** Task to complete **
Please locate each line in the listing below that contains the word "from", and copy those lines out in full.

** Extracted data **
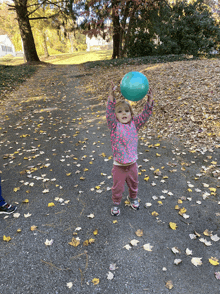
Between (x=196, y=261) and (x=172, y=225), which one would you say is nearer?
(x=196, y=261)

==

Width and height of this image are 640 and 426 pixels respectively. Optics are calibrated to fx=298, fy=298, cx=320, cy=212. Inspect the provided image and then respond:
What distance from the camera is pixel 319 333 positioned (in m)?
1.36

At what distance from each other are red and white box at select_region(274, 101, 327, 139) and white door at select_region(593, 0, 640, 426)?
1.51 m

--

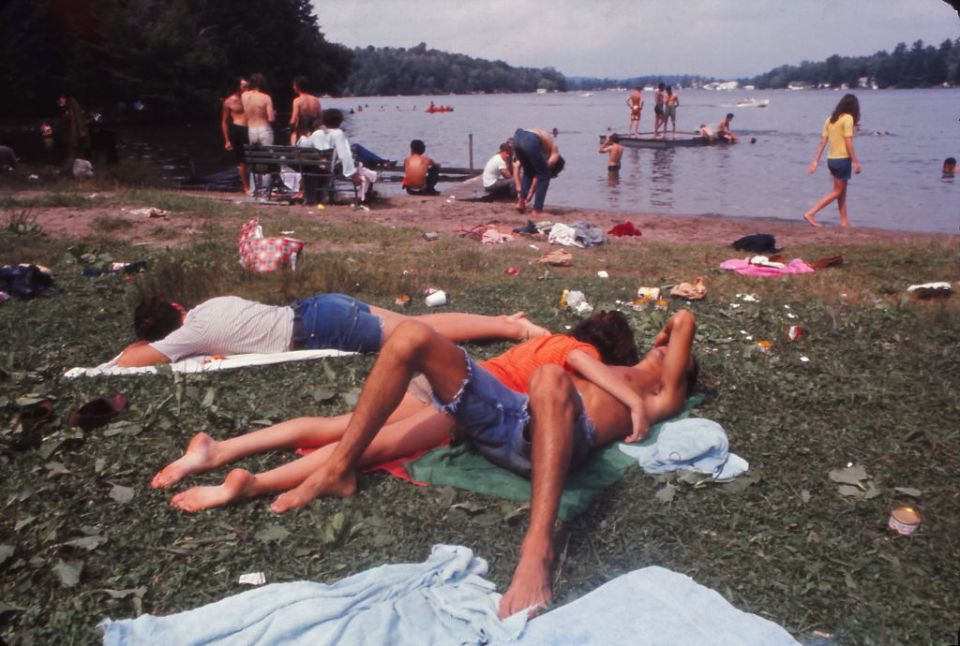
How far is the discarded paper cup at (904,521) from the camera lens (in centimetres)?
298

** Task solution **
What distance from the camera is pixel 319 333 positioned (in m)?
At what distance from each other are red and white box at select_region(274, 101, 327, 139) and white door at select_region(593, 0, 640, 426)?
How far is the discarded paper cup at (904,521) from the camera lens (in centimetres)?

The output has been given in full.